In a fascinating book, Queen Victoria’s Gene published in 1995, D. M. Potts and W. T. W. Potts – professors respectively of population and family planning, and biology – set out the facts. They dwell on the fact that the Duke of Kent and Madame de Saint-Laurent had been without issue; they remind us of the high statistical unlikelihood of a cell mutation in either parent; and they point to the enormous advantage which the duchess would enjoy, if only she could become pregnant. ‘If Victoire, keen to produce a child who might well be heir to the British throne, had suspected her husband’s fertility, she might well have tried to improve her chances with another man.’17 Much can hang on those two words, ‘might well’.

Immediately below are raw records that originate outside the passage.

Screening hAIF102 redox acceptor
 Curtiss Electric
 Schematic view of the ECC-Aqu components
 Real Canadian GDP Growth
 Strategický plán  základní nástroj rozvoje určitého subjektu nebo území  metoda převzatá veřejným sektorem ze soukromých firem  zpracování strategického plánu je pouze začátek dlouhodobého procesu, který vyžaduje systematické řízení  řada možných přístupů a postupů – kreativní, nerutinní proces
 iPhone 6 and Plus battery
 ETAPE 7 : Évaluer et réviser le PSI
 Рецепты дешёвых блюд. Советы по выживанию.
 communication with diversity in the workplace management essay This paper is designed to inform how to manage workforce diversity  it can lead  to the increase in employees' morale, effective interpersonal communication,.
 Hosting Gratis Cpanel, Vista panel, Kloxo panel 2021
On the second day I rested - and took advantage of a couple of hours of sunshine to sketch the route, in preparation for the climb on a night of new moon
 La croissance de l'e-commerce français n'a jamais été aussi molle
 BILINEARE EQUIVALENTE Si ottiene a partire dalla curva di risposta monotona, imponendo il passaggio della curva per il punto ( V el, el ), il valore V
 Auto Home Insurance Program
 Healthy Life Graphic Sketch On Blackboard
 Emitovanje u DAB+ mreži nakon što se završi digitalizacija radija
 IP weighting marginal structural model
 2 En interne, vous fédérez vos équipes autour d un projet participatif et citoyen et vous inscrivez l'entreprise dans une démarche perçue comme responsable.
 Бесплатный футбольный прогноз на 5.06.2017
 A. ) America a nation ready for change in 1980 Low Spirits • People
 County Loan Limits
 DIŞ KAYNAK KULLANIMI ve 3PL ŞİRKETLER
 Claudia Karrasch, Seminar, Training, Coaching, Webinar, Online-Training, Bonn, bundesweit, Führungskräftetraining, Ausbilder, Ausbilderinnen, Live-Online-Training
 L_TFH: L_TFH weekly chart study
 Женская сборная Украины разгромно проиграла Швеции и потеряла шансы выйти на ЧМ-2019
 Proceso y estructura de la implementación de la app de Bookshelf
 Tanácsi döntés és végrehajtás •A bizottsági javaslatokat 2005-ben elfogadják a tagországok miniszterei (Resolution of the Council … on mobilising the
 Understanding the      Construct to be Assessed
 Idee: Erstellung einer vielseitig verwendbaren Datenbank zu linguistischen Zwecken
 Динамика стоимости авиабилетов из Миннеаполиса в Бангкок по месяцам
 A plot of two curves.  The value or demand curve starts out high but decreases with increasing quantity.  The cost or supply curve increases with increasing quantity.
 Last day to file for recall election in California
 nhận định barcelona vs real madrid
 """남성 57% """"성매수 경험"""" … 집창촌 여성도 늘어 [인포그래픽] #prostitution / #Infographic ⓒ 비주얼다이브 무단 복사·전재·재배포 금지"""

The theory seems powerful18 until you acknowledge three things. First, it is
all argued from a set of negatives: no children were born to Kent and Madame de Saint-Laurent; no previous members of the British Royal Family appear to have been haemophiliac, etc. Negatives are not evidence. Second, the evidence is that, although they scarcely knew one another when they got married, the duke and duchess were to all appearances extremely fond of one another. Finally, the child, when born, bore an extraordinary resemblance to King George III. Moreover, Potts and Potts try to strengthen their case by stating that there are no subsequent cases, in Queen Victoria’s descendants, of George III’s porphyria; but this is not true. For example, the late Prince William of Gloucester, a grandson of King George V, when examined at Addenbrooke’s Hospital in Cambridge, and again by Professor Ishihara of Tokyo, was found by both medics to be suffering from variegate porphyria, by then in remission – the symptoms of which had been fever and a blistering rash. Since Potts and Potts wrote their book, Professor Timothy Peters has, in fact, cast serious doubt on whether George III had porphyria at all. And this would make half their ‘case’ collapse. Whether George III did or did not have the condition, the Potts professors’ belief that there was no porphyria among the descendants certainly convinced me, when I first read their book, that the odds against the Duke of Kent being Victoria’s father were overwhelming. But the fact that they made this mistake made me hesitate. And standing in front of several portraits of George III removed my doubts – for there were the same hooded, protuberant eyes, the same bird-like nose that were so conspicuous in Victoria’s mature face. When, in her grown-up life, her ministers feared that she was going mad, like her grandfather, they were surely right to feel that she was recognizably his descendant. (She had other characteristics redolent of him too, including her detailed knowledge of people, high and low, and her kindliness.)